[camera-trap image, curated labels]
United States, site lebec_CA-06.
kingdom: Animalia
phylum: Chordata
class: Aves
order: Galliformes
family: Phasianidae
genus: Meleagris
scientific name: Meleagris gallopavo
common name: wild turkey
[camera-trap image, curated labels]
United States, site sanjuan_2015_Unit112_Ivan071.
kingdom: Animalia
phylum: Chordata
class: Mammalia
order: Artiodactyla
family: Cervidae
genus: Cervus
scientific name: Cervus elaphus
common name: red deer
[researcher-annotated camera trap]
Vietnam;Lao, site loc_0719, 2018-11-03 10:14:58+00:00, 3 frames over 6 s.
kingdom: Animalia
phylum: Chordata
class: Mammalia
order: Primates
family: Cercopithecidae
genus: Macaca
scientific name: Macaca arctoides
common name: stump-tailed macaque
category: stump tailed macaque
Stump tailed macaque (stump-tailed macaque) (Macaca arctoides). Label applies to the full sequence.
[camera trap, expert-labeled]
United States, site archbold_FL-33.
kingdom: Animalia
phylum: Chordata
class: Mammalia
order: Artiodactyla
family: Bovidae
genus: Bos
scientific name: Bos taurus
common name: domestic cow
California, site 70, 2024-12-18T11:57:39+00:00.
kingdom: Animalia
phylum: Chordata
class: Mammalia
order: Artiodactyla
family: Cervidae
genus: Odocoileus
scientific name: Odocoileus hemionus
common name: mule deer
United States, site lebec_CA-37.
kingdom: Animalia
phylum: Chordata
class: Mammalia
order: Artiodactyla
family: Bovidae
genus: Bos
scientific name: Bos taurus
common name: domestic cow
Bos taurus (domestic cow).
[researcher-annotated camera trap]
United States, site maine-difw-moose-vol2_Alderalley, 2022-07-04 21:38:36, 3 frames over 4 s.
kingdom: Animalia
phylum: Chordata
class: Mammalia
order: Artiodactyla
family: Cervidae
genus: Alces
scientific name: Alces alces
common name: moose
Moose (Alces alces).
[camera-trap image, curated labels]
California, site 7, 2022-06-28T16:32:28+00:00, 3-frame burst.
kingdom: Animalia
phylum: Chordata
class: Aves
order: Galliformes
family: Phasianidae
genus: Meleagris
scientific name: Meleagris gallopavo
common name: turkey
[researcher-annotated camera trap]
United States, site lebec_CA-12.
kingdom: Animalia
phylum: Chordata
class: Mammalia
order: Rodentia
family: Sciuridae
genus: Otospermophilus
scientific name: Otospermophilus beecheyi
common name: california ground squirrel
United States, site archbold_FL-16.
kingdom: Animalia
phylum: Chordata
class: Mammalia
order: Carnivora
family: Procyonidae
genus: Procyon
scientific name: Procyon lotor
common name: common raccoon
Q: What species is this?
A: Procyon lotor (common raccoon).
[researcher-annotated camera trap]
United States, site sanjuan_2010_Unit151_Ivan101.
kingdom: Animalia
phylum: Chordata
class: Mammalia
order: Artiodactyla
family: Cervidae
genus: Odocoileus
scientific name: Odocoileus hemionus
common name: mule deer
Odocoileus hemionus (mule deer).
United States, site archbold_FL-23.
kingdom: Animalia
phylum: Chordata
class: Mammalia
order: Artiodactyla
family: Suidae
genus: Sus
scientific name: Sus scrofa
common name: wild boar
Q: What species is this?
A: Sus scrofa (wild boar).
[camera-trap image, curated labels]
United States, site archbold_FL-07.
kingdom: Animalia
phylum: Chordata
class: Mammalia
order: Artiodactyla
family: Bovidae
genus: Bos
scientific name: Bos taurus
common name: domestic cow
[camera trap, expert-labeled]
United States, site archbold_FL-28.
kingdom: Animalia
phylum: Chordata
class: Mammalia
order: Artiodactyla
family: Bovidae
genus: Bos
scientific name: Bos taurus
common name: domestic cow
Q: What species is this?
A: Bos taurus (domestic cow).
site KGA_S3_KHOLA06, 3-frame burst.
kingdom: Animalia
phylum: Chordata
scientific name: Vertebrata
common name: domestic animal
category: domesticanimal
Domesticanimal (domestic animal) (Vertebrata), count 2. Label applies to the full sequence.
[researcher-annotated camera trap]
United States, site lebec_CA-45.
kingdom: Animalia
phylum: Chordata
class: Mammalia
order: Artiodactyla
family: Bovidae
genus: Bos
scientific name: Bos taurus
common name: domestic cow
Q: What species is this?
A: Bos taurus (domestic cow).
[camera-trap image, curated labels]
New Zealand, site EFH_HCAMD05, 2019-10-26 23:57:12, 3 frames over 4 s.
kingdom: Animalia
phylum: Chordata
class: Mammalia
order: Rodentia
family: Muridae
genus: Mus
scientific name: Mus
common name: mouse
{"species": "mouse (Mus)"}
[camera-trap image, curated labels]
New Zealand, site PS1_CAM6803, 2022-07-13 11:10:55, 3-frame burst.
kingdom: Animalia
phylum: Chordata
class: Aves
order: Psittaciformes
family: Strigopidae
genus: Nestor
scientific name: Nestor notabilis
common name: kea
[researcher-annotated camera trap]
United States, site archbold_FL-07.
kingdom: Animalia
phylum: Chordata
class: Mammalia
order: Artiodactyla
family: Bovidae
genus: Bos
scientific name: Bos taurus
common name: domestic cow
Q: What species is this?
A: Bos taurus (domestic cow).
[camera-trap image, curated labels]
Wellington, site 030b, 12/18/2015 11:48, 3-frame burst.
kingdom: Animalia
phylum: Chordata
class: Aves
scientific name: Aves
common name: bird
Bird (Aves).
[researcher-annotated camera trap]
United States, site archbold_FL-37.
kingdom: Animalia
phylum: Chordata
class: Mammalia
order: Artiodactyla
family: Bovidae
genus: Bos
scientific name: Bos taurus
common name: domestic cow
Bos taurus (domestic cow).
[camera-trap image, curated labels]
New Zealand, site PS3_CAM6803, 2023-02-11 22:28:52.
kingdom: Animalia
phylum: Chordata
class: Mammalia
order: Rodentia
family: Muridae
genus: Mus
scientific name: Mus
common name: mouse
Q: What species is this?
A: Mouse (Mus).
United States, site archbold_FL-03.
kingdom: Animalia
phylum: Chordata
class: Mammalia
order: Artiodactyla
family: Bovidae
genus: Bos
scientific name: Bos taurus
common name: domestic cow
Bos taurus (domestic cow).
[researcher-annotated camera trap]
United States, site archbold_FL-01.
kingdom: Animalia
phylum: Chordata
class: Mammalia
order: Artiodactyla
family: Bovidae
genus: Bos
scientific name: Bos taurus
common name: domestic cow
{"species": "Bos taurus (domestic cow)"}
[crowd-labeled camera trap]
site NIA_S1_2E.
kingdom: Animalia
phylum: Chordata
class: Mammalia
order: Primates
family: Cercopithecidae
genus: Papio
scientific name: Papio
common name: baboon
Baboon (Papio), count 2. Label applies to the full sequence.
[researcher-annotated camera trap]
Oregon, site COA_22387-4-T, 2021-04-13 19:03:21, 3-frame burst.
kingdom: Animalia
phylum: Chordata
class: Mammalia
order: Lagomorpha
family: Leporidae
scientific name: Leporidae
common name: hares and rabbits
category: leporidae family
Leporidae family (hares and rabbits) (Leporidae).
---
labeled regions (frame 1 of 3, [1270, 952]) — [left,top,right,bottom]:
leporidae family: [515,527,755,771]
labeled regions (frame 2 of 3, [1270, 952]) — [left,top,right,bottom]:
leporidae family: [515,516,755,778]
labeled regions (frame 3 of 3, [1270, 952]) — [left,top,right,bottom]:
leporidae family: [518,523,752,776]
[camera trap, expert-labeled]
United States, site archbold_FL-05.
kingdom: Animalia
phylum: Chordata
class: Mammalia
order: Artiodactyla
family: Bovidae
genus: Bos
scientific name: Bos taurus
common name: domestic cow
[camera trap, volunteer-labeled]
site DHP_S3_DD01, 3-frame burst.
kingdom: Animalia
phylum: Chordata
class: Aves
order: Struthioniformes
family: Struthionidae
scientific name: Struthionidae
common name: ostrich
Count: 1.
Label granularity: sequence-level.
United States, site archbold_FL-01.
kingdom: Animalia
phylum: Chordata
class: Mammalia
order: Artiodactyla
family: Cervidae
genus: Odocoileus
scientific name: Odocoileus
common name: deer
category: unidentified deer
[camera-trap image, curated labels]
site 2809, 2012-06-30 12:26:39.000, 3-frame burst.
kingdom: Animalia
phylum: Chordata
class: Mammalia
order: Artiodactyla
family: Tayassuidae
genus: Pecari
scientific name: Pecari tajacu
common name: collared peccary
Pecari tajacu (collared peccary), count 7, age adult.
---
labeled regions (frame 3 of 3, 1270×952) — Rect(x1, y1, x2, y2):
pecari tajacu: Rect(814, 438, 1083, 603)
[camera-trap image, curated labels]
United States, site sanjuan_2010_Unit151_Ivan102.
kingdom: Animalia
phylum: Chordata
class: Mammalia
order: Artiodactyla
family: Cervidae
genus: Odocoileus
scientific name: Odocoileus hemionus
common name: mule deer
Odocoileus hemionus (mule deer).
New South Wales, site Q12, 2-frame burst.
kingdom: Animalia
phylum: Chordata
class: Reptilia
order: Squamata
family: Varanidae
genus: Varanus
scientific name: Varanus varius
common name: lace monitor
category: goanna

### TASK DESCRIPTION
Copy all lines of the listing above that contain the string "burst".

### SOLUTION BELOW
California, site 7, 2022-06-28T16:32:28+00:00, 3-frame burst.
site KGA_S3_KHOLA06, 3-frame burst.
New Zealand, site PS1_CAM6803, 2022-07-13 11:10:55, 3-frame burst.
Wellington, site 030b, 12/18/2015 11:48, 3-frame burst.
Oregon, site COA_22387-4-T, 2021-04-13 19:03:21, 3-frame burst.
site DHP_S3_DD01, 3-frame burst.
site 2809, 2012-06-30 12:26:39.000, 3-frame burst.
New South Wales, site Q12, 2-frame burst.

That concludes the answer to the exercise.